Architecture

_images/arch.png

How jobs are executed with the patriot-workflow-scheduler is described in the above figure. The jobs are defined with Patriot Batch Config (PBC) files in original DSL. PBC files are parsed by the patriot script and registered to JobStore. The JobStore has a role of determining which jobs are executable by managing dependency. The executable jobs are fetched by workers and executed by the workers.

Model of jobs and dependency

_images/depmodel.png

The job dependency model is shown in the above figure. The model is designed on the basis of data flow. The rounded rectangles and the rectangles represent jobs and products, respectively. The products can be produced and/or required by one or more jobs. The figure has two kind of data (data1, data2) which are modeled as products. The product data1 and date2 are produced (required) by the job import1 (process1) and import2 (process2), respectively. In addition, the figure has a virtual product (‘all data’) which is produced by the import1 and the import2 and required by the processAll. A job is judged as executable when all products the job requires are available. A product becomes available when all jobs which produce the product are successfully finished.

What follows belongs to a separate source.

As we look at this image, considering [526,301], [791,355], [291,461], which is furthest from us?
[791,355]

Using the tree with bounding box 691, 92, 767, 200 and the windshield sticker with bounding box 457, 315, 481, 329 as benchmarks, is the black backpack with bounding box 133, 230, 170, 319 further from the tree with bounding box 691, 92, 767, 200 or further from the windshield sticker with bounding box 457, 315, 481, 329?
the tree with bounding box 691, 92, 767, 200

For instance, the process1 becomes executable when the import1 is finished because the process1 only requires the data1 and it is produced only by the import1. On the other hand, both the import1 and the import2 have to be finished for the processAll. The processAll only requires the ‘data all’ but it has two producers (import1 and import2).

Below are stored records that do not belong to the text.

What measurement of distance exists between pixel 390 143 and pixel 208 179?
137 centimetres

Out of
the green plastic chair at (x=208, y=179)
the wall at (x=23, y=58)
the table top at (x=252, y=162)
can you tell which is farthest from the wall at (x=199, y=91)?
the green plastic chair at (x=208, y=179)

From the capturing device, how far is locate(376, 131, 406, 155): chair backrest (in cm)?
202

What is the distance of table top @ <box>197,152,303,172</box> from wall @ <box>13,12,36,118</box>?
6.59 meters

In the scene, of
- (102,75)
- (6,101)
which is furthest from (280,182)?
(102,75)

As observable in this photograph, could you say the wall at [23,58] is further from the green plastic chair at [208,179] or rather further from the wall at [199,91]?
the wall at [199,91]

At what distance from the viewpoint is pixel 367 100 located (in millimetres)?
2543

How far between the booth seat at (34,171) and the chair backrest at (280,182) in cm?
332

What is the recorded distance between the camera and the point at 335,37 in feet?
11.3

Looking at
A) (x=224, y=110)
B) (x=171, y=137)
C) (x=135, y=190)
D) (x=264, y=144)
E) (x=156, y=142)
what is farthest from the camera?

The data flow based dependency model can improve modularity of dependency configuration. Consider a situation that new data (data3) which should be processed as all data is added which should be processed as all data for instance. The below figure shows this kind of extension can be achieved by only producer-side modification due to the existence of the virtual product (‘all data’). By setting the ‘all data’ as a product of the import3, the processAll requires completion of the import3 to become executable. The patriot workflow scheduler provides an original Patriot Batch Config DSL (PBC) to describe the data-flow based dependency model.

_images/depmodel2.png